Source data: Begin

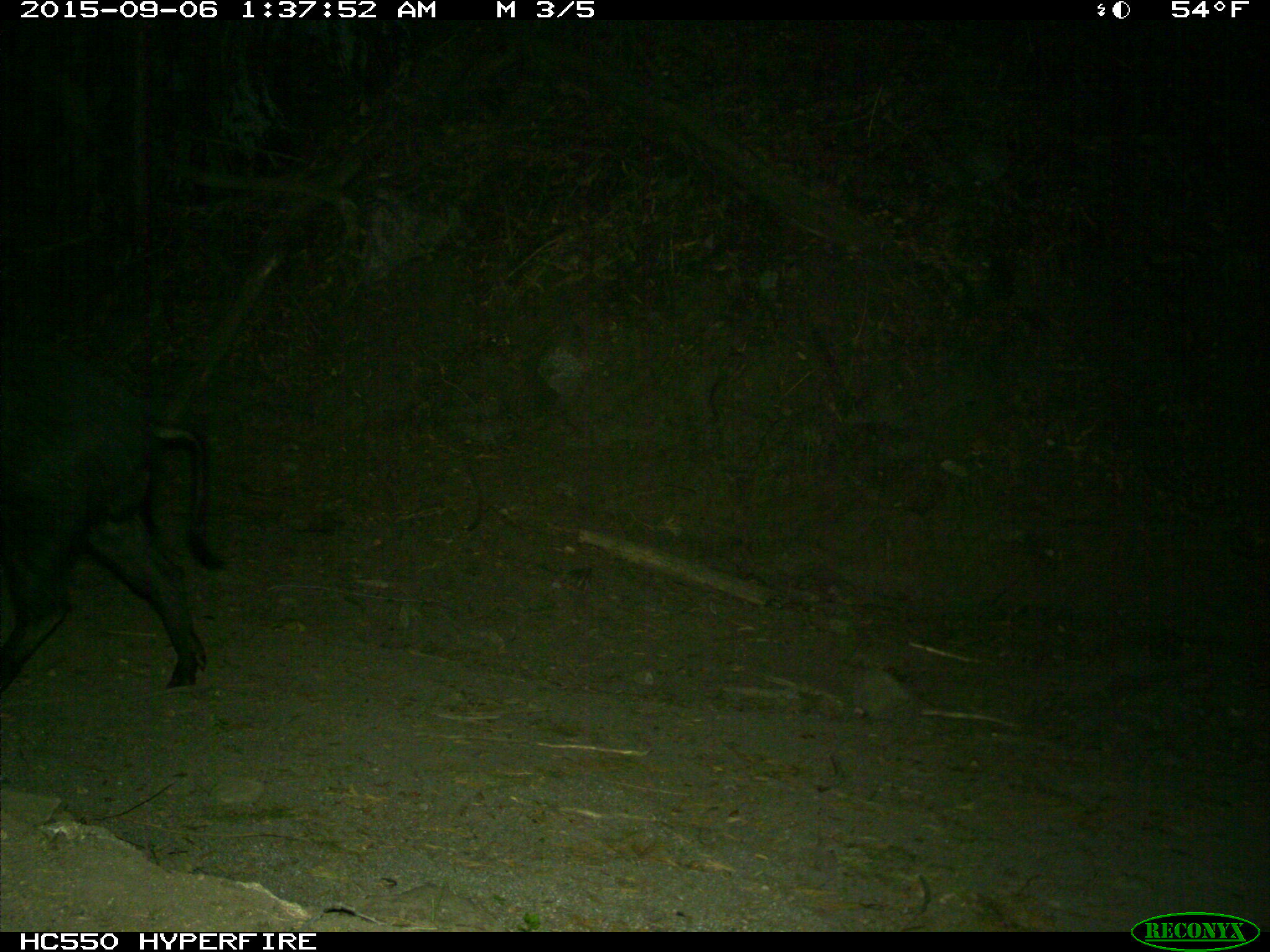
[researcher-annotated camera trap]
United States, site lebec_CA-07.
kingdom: Animalia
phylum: Chordata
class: Mammalia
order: Artiodactyla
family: Suidae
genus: Sus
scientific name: Sus scrofa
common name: wild boar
Sus scrofa (wild boar).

Source data: End

Activity
Transcribe the material exactly, leaving every picture out.

Answer to the exercise
[researcher-annotated camera trap]
United States, site lebec_CA-07.
kingdom: Animalia
phylum: Chordata
class: Mammalia
order: Artiodactyla
family: Suidae
genus: Sus
scientific name: Sus scrofa
common name: wild boar
Sus scrofa (wild boar).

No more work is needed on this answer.